И тут душа как бы выступила из неё. Она взглянула со стороны на себя, на каменный пол с опрокинутыми сиденьями и подушками, но всё это казалось каким-то ненужным, и даже на свою красоту она смотрела чуждо и равнодушно.
Вдруг она почувствовала движение — снизу кто-то рвался в невидимый купол — и ворвался: это её служанки и женщины Трои взошли на Башню. Нехотя Елена стала приходить в себя и, наконец, против воли — вернулась; прозрачная стена исчезла, Вселенная отвела звёздный поблескивающий взгляд, вновь возвратилось время, звук и пространство, и домашний запах Трои, и солнечный жар, и ощущение своего тела.
О чём-то её спрашивали, но царица не слушала и не отвечала. Она смотрела на поле боя с таким напряжённым вниманием, что все невольно обратились туда. Говор умолк.
Своими зоркими, словно у орлицы, очами, Елена видела, как меж двух отсвечивающих бронзой громад войска, едет царская колесница, лёгкая, блещущая золотом, крепкая, точно лук.
Вместе с Приамом стоял Антенор.

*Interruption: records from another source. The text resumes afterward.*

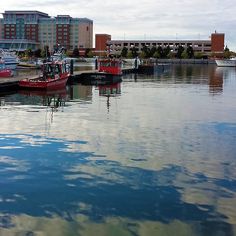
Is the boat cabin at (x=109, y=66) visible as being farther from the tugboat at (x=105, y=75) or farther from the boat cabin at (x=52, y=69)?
the boat cabin at (x=52, y=69)

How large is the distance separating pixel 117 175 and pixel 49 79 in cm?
3636

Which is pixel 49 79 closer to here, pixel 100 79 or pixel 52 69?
pixel 52 69

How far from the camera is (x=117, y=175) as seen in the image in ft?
50.9

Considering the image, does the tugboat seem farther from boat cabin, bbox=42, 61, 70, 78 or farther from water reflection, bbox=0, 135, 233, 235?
water reflection, bbox=0, 135, 233, 235

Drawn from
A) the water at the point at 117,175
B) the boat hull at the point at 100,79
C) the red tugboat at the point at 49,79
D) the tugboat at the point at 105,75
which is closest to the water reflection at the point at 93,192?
the water at the point at 117,175

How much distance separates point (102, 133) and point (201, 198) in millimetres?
10699

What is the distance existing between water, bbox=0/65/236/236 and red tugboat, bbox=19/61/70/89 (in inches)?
715

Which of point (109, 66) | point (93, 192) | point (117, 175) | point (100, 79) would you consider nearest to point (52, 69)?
point (100, 79)

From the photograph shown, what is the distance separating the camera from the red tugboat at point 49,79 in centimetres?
4772

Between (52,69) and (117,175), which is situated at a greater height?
(52,69)

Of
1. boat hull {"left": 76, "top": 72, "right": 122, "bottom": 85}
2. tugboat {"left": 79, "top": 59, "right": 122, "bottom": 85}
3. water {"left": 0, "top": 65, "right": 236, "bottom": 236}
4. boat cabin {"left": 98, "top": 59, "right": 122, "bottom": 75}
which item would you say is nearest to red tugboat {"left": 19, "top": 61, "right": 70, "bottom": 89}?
boat hull {"left": 76, "top": 72, "right": 122, "bottom": 85}

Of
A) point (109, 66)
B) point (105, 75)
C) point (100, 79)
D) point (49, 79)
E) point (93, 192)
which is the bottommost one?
point (93, 192)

И пока они ехали, войска безмолвно провожали их взглядами от Скейских ворот.
Колесницы остановились.
Приам со спутником сошли на землю.
Елена видела, как Агамемнон и Одиссей выступили навстречу к ним.
Приам указал на колесницу, ахейские вожди глянули в неё и о чём-то заговорили с троянцами. Елена догадалась, что в колеснице — жертвенные животные и священная утварь для жертвоприношения. Тут с обеих сторон подошли люди: цари, вожди, вестники — все сбились вместе, и сложно стало разглядеть что-нибудь, лишь изредка Елена выхватывала и понимала часть происходящего.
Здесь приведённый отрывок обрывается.